Why are Cyber Technologies Fundamentally Insecure?

Former Secretary of Navy Richard Danzig to Propose Controversial Sacrificial Practices and a Return to Analog to Protect Some Critical Systems at Upcoming NYU/Sloan Lecture

Brooklyn, N.Y.—The latest in a series of open lectures on cyber security and privacy at the New York University Polytechnic School of Engineering will probe the inherent vulnerabilities that weaken the nation’s cyber security systems, and its keynote speaker will call for comprehensive changes to boost the safety of vital information stores.  The conference, entitled “Surviving on a Diet of Poisoned Fruit: Reducing the Risks of America’s Cyber Dependencies,” will take place in Downtown Brooklyn on December 10, 2014.

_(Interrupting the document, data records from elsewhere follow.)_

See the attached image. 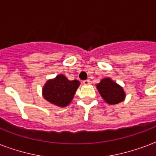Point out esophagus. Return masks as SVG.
<instances>
[{
    "label": "esophagus",
    "mask_w": 156,
    "mask_h": 156,
    "mask_svg": "<svg viewBox=\"0 0 156 156\" xmlns=\"http://www.w3.org/2000/svg\"><path fill=\"white\" fill-rule=\"evenodd\" d=\"M83 84H84V85H89V84H90V81L89 80V79H87V80H85V81H83Z\"/></svg>",
    "instance_id": "obj_1"
}]
</instances>
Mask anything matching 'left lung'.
Segmentation results:
<instances>
[{"label": "left lung", "mask_w": 156, "mask_h": 156, "mask_svg": "<svg viewBox=\"0 0 156 156\" xmlns=\"http://www.w3.org/2000/svg\"><path fill=\"white\" fill-rule=\"evenodd\" d=\"M96 88L104 101L110 105L119 104L126 99V92L123 87L110 78L101 79L96 84Z\"/></svg>", "instance_id": "8db88e82"}]
</instances>
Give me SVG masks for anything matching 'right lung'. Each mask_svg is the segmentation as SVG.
Here are the masks:
<instances>
[{
  "label": "right lung",
  "mask_w": 156,
  "mask_h": 156,
  "mask_svg": "<svg viewBox=\"0 0 156 156\" xmlns=\"http://www.w3.org/2000/svg\"><path fill=\"white\" fill-rule=\"evenodd\" d=\"M79 85V81H70L63 74H58L45 83L42 89L43 97L56 106L65 108L72 101Z\"/></svg>",
  "instance_id": "obj_1"
}]
</instances>
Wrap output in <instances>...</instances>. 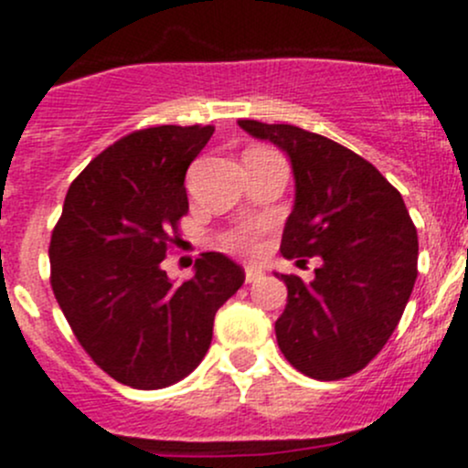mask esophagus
<instances>
[{
    "label": "esophagus",
    "mask_w": 468,
    "mask_h": 468,
    "mask_svg": "<svg viewBox=\"0 0 468 468\" xmlns=\"http://www.w3.org/2000/svg\"><path fill=\"white\" fill-rule=\"evenodd\" d=\"M244 278H247V282L261 281L262 267H258V264H247V267H244Z\"/></svg>",
    "instance_id": "1"
}]
</instances>
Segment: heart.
<instances>
[{"label":"heart","instance_id":"b5f03b06","mask_svg":"<svg viewBox=\"0 0 468 468\" xmlns=\"http://www.w3.org/2000/svg\"><path fill=\"white\" fill-rule=\"evenodd\" d=\"M258 239H261V226H242V229L226 235L224 244L230 251L251 253L258 249Z\"/></svg>","mask_w":468,"mask_h":468}]
</instances>
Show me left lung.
I'll return each instance as SVG.
<instances>
[{
	"mask_svg": "<svg viewBox=\"0 0 468 468\" xmlns=\"http://www.w3.org/2000/svg\"><path fill=\"white\" fill-rule=\"evenodd\" d=\"M238 124L292 165L294 206L281 253L322 258L310 282L281 273L287 305L278 346L310 378H346L378 356L400 322L417 281V229L400 192L346 146L292 124Z\"/></svg>",
	"mask_w": 468,
	"mask_h": 468,
	"instance_id": "obj_1",
	"label": "left lung"
}]
</instances>
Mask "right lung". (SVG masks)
Instances as JSON below:
<instances>
[{
  "mask_svg": "<svg viewBox=\"0 0 468 468\" xmlns=\"http://www.w3.org/2000/svg\"><path fill=\"white\" fill-rule=\"evenodd\" d=\"M212 126H154L117 140L74 178L51 233V290L79 344L111 378L163 389L210 348L215 314L244 282L204 253L174 285L160 267L187 212L186 172Z\"/></svg>",
  "mask_w": 468,
  "mask_h": 468,
  "instance_id": "add662e5",
  "label": "right lung"
}]
</instances>
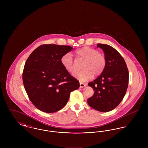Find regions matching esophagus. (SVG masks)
Listing matches in <instances>:
<instances>
[{
  "label": "esophagus",
  "instance_id": "esophagus-1",
  "mask_svg": "<svg viewBox=\"0 0 148 148\" xmlns=\"http://www.w3.org/2000/svg\"><path fill=\"white\" fill-rule=\"evenodd\" d=\"M85 86H86L85 84H84V83H82V82H80V88H83L85 87Z\"/></svg>",
  "mask_w": 148,
  "mask_h": 148
}]
</instances>
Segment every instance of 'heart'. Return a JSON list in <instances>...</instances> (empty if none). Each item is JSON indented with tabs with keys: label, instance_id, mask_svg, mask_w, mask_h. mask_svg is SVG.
<instances>
[{
	"label": "heart",
	"instance_id": "heart-1",
	"mask_svg": "<svg viewBox=\"0 0 148 148\" xmlns=\"http://www.w3.org/2000/svg\"><path fill=\"white\" fill-rule=\"evenodd\" d=\"M77 61L84 60L82 69H83L74 75L80 82H86L95 76L100 75L104 71L106 60L105 56L98 53L97 50L85 47L76 51ZM61 63L64 69L71 74L74 73L77 69V62L70 53H66L61 58Z\"/></svg>",
	"mask_w": 148,
	"mask_h": 148
}]
</instances>
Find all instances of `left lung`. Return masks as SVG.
<instances>
[{
	"label": "left lung",
	"instance_id": "left-lung-1",
	"mask_svg": "<svg viewBox=\"0 0 148 148\" xmlns=\"http://www.w3.org/2000/svg\"><path fill=\"white\" fill-rule=\"evenodd\" d=\"M102 49L106 63L103 72L88 83L94 91L88 99L89 106L101 112H109L118 106L124 97L129 83V71L124 58L112 47L98 44Z\"/></svg>",
	"mask_w": 148,
	"mask_h": 148
}]
</instances>
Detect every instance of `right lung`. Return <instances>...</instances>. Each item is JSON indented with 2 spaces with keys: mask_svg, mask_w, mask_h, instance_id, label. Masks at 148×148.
<instances>
[{
  "mask_svg": "<svg viewBox=\"0 0 148 148\" xmlns=\"http://www.w3.org/2000/svg\"><path fill=\"white\" fill-rule=\"evenodd\" d=\"M72 47L56 44L42 45L29 56L24 65L23 82L32 103L45 113H54L68 103L71 92L79 82L61 63L62 56Z\"/></svg>",
  "mask_w": 148,
  "mask_h": 148,
  "instance_id": "obj_1",
  "label": "right lung"
}]
</instances>
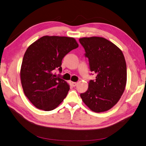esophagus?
Listing matches in <instances>:
<instances>
[{
	"mask_svg": "<svg viewBox=\"0 0 146 146\" xmlns=\"http://www.w3.org/2000/svg\"><path fill=\"white\" fill-rule=\"evenodd\" d=\"M71 85H72L73 86H76L77 85V82H70Z\"/></svg>",
	"mask_w": 146,
	"mask_h": 146,
	"instance_id": "1",
	"label": "esophagus"
}]
</instances>
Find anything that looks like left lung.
I'll list each match as a JSON object with an SVG mask.
<instances>
[{"label":"left lung","instance_id":"1","mask_svg":"<svg viewBox=\"0 0 146 146\" xmlns=\"http://www.w3.org/2000/svg\"><path fill=\"white\" fill-rule=\"evenodd\" d=\"M88 58L90 70L97 76L90 80L86 92L80 94L85 105L95 111L110 109L119 100L125 88L127 66L122 51L100 37L79 39Z\"/></svg>","mask_w":146,"mask_h":146}]
</instances>
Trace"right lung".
I'll use <instances>...</instances> for the list:
<instances>
[{
	"mask_svg": "<svg viewBox=\"0 0 146 146\" xmlns=\"http://www.w3.org/2000/svg\"><path fill=\"white\" fill-rule=\"evenodd\" d=\"M78 47L73 38L45 36L27 49L21 80L24 94L36 108L52 110L66 97L70 86L54 71L58 69L61 73L63 58Z\"/></svg>",
	"mask_w": 146,
	"mask_h": 146,
	"instance_id": "1",
	"label": "right lung"
}]
</instances>
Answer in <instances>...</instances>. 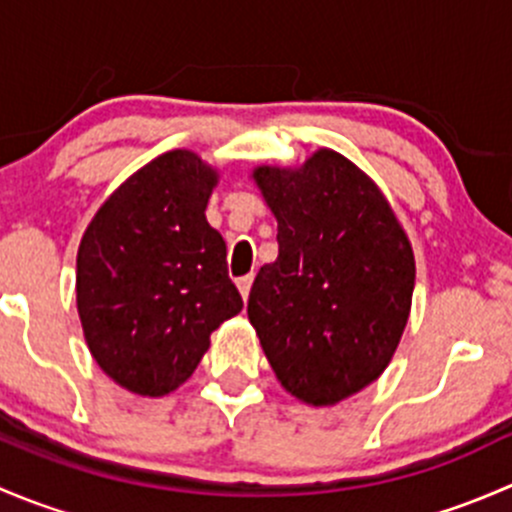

Distinguished Lecturer Richard Danzig, vice chair of the RAND Corporation and former secretary of the Navy, will lead an exploration of the paradox of today’s cyber security systems—specifically, how the unprecedented capabilities and efficiencies afforded by sophisticated information technology make the United States more vulnerable than ever to exploits and attacks. His remarks will be based on a 2014 paper Danzig wrote with support from the U.S. Defense Advanced Research Projects Agency (DARPA). The report was published by the Center for a New American Security, where Danzig is a fellow and board member.

Danzig will expound upon nine wide-ranging recommendations, as outlined in his report, to repair what he believes are significant deficits in the country’s cyber security practices. They include careful sacrifice of select IT capabilities to reduce vulnerability; implementing non-digital safeguards in critical systems; ensuring that critical private-sector companies maintain the same security standards as government entities; emphasizing incentives rather than regulation to enforce security standards; and a host of additional suggestions that challenge current norms and form a vision for a more secure, diverse cyber future.

“Our near-total reliance on digital systems has ushered in a level of vulnerability that was unthinkable even 20 years ago,” said Danzig. “Despite tremendous security advances, cyber technologies are still fundamentally insecure. It sounds counterintuitive, but making our systems less sophisticated in some instances and choosing to limit some of our capabilities to reduce our vulnerabilities are among the keys to safeguarding our systems and assuring their resilience when penetrated and subverted.”

Following his lecture will be a panel discussion featuring Ralph Langner, director and founder of Langner Communications, an independent cyber defense consultancy, and an expert on the Stuxnet worm; Andy Ozment, assistant secretary, Office of Cybersecurity and Communications of the U.S. Department of Homeland Security; and Stefan Savage, professor of computer science and engineering and director of the Center for Network Systems of the University of California, San Diego, a leading researcher on the economics of Internet-based crime. The panel will discuss Danzig’s recommendations, including technology, policy changes, economic and business choices and other means of reducing cyber vulnerabilities.

This conference is the fifth in a series of open lectures on cyber security and privacy sponsored by the NYU School of Engineering in alliance with the Alfred P. Sloan Foundation. These events consistently draw high-level representatives of New York’s regional businesses, government agencies, nonprofits, academic institutions, media, and concerned members of the public.

NYU School of Engineering Dean Katepalli Sreenivasan will deliver opening remarks. “Our students and researchers are at the forefront of building more secure cyber technologies and systems, and this conference will present crucial guidelines for ensuring that we use these advances to the greatest benefit,” said Sreenivasan. “We are honored to host Richard Danzig and our esteemed panelists, whose broad expertise will make for an engaging, important discussion on diversifying the methods by which we protect sensitive information.”

Admission to the conference is free, but space is limited, and registration is required. The lecture will be streamed live at http://engineering.nyu.edu/live. To submit questions during the lecture, email cyberlectureseries@nyu.edu or post on Twitter @cyberlecture.  For more information and to register to attend, please visit http://engineering.nyu.edu/sloanseries/.

The NYU School of Engineering is an internationally recognized center for cyber security research, education, and policy. It has received all three Center of Excellence designations from the National Security Agency and the United States Cyber Command.  The School of Engineering has joined with other NYU schools to form the Center for Interdisciplinary Studies in Security and Privacy (CRISSP). The consortium researches new approaches to security and privacy by combining security technology, psychology, law, public policy, and business. NYU-ePoly, the school’s online learning unit, delivers 20 online graduate programs worldwide, including the virtual cyber security program, named the nation’s best online program by the Sloan Consortium in 2011.